Fino a qui, Savaged non è troppo diverso da un classico rape and revenge movie, sottogenere che, come dice il nome stesso, tratta di stupro e vendetta, in modo più o meno violento e visivamente efferato. È consuetudine di certa critica inserirlo unicamente nel gran calderone dell’exploitation, dove sesso, sangue e violenza sono di casa, ma così facendo si dimentica di un notevole precedente, datato 1960, che certamente non si può considerare un B-movie: Jungfrukällan, in Italia conosciuto come La fontana della vergine, per la regia di Ingmar Bergman. Senza naturalmente contemplare una violenza visiva figlia di altri generi, la trama è stata fonte d’ispirazione per Wes Craven e il suo L’ultima casa a sinistra, opera che insieme ad un altro pugno di pellicole ha fatto scuola nel rape and revenge.
A sua volta, il film di Ojeda sembra non discostarsi da questi dettami, almeno fino a quando tutta quanta la trama vira nettamente in territori esoterici. La giovane e dolce Zoe viene infatti riportata in vita dallo sciamano, che purtroppo non riesce ad impedirne la possessione del corpo da parte dell’arrabbiato spirito di un capo indiano, desideroso di vendetta. Da questo punto in avanti, Savaged è puro godimento cinematografico, complice la sorprendente bravura di Amanda Adrienne, l’interprete della non morta posseduta. Vertendo letteralmente verso le rive oscure che richiamano Il Corvo di Alex Proyas, Ojeda crea una spirale di violenza senza compromessi, la cui narrazione ben ritmata non lascia spazio a tempi morti e a scene che ne spezzino il respiro. Inevitabilmente si nota, quando viene utilizzata la CG, che il budget a disposizione non è elevato, ma l’idea di fondo è qualcosa di assolutamente divertente e spiazzante, soprattutto per il fatto che la fantasiosa dispensatrice di morte è una magra ragazza sorda, con occhi dolci e incredibilmente espressivi. Come dice uno degli antagonisti: questo succede quando porti un angelo all’inferno.

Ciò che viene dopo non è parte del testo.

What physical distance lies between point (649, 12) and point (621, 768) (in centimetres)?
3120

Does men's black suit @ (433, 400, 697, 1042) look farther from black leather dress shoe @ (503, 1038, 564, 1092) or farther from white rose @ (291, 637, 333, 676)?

Savaged non apporta niente di particolarmente nuovo al genere, ma la sua componente occulta regala scene d’azione e splatter davvero notevoli. Non si perde per strada nel raccontare l’abuso sessuale, quasi più un pretesto per rappresentare la sanguinosa vendetta di una ragazza brutalizzata e di un popolo tradito, riuscendo a mantenere l’interesse e l’empatia nei confronti della protagonista. Duro, crudo e divertente, sebbene non sia l’eccellenza fatta film, instilla comunque la voglia di sanare le ingiustizie del mondo imbracciando un tomahawk. E a volte, questo è abbastanza.